The Gospel lectionary reading for today is from Luke 7:36-50....How can we say thanks to Jesus for the things he has done for us?
One of the Pharisees asked Jesus to eat with him, and he went into the Pharisee's house and took his place at the table. And a woman in the city, who was a sinner, having learned that he was eating in the Pharisee's house, brought an alabaster jar of ointment. She stood behind him at his feet, weeping, and began to bathe his feet with her tears and to dry them with her hair. Then she continued kissing his feet and anointing them with the ointment. Now when the Pharisee who had invited him saw it, he said to himself, 'If this man were a prophet, he would have known who and what kind of woman this is who is touching him—that she is a sinner.' Jesus spoke up and said to him, 'Simon, I have something to say to you.' 'Teacher,' he replied, 'speak.' 'A certain creditor had two debtors; one owed five hundred denarii, and the other fifty. When they could not pay, he cancelled the debts for both of them. Now which of them will love him more?' Simon answered, 'I suppose the one for whom he cancelled the greater debt.' And Jesus said to him, 'You have judged rightly.' Then turning towards the woman, he said to Simon, 'Do you see this woman? I entered your house; you gave me no water for my feet, but she has bathed my feet with her tears and dried them with her hair. You gave me no kiss, but from the time I came in she has not stopped kissing my feet. You did not anoint my head with oil, but she has anointed my feet with ointment. Therefore, I tell you, her sins, which were many, have been forgiven; hence she has shown great love. But the one to whom little is forgiven, loves little.' Then he said to her, 'Your sins are forgiven.' But those who were at the table with him began to say among themselves, 'Who is this who even forgives sins?' And he said to the woman, 'Your faith has saved you; go in peace.'
This woman brought an alabaster jar of perfume, broke it and poured the contents on Jesus' feet as a love offering--an extravagant gift of thanksgiving. This little vial of concentrated perfume was worn around the neck by all Jewish women and it was very expensive. This woman wanted to pour this perfume on Jesus' feet because it was all she had to give him. Obviously, Jesus had touched her life and her heart. Perhaps, in Jesus, she had seen, for the first time, a man who really loved her for herself, not for her body. In Jesus, she saw a person who could forgive her and give her a new start in life. Therefore, she wanted to give to Jesus the most precious gift she had, out of the gratitude that flowed from her heart.
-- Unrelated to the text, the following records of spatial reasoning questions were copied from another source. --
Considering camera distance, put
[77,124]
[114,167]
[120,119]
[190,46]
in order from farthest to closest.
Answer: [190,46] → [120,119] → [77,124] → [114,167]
I wonder: what gift do we have to pour at Jesus' feet? I believe he wants the gift of each of our lives. He wants all of us, not just part. He wants us to break the bottle of our life and pour out the contents at his feet. Will we do that for him? Will we do that for the one who gave his life for us on the cross? Is it too much to ask?
C. S. Lewis once wrote:
Christ says 'Give me All. I don't want so much of your time and so much of your money and so much of your work: I want You. I have not come to torment your natural self, but to kill it. No half-measures are any good. I don't want to cut off a branch here and a branch there, I want to have the whole tree down. I don't want to drill the tooth, or crown it, or stop it, but to have it out. Hand over the whole natural self, all the desires which you think innocent as well as the ones you think wicked--the whole outfit. I will give you a new self instead. In fact, I will give you Myself; my own will shall become yours.